A great many terrorists have been successfully prosecuted and sentenced under federal criminal law -- both before and after Sept. 11, 2001. The roster of current maximum-security federal inmates reads like a Who’s Who of Terrorism: Zacarias Moussaoui, Richard Reid, Jose Padilla, Ramzi Yousef, Ahmed Ressam (not to mention home-grown lovelies such as Terry Nichols and Ted Kaczynski, the Unabomber).

If Gitmo detainees are transferred to Kansas, it will not become a battlefield for terrorists any more than Colorado has become a scene of carnage in the years since terror-convicts have been sent to the federal “supermax” facility there. The prisoners incarcerated in Kansas, before or after trial, would be part of a system that is as safe as the world has ever known. I have toured the supermax facility, and I defy anyone who also has done so to suggest that it, or a new, similar prison, could not safely house the prisoners until they die, are transferred elsewhere or are released.

Brownback’s got the scare tactics down, but what tangible proof does he have that bringing detainees to Kansas (or anywhere else in America, for that matter) will make Americans less safe? More pointedly, why does he think that keeping Gitmo a working prison for terror suspects is a better alternative than trying to disperse them in groups to the States for processing? We aren’t talking about Khalid Shaikh Mohammed or Ramzi Binalshibh, remember, we are talking mostly about men who are used to being led, not to leading or planning.

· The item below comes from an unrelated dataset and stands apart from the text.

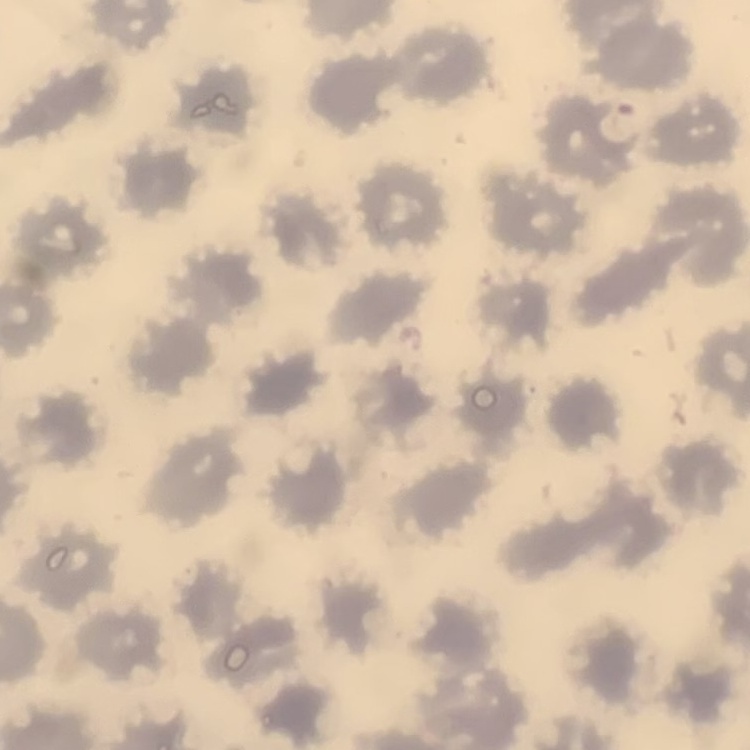

The erythrocytes exhibit no rouleaux formation. One tile cut from a larger photomicrograph. Stained with either Field's or Giemsa. Thin peripheral smear.State which cell type is depicted.
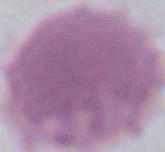

This is an erythrocyte.

Summary:
  - Magnification: 1000x
  - Modality: micrograph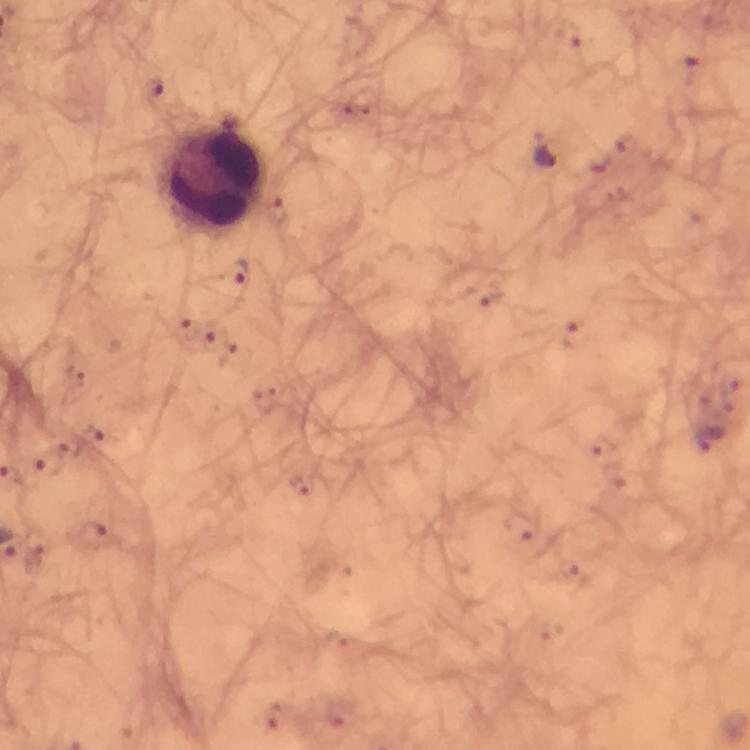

It’s time for Brownback to become a statesman in the old-fashioned sense of that word, putting aside parochialism for the sake of the country. The senator shouldn’t be worrying his constituents that the sky will fall on them if more prisoners come there -- there already are more dangerous men in prison in Kansas than exist at Gitmo. Instead, he should be using his considerable rhetorical skills to sell his fellow Kansans on the idea that if the men are to be placed somewhere, it ought to be right there in the heartland, with its long tradition of housing dangerous prisoners safely and securely.

Like the Bush administration before it, the Obama White House is doggedly trying to fix the mess caused by Guantanamo’s status as an international symbol of American excess. The White House and the departments of Defense and Justice should push these measures through, and lawmakers who oppose them should get out of the way.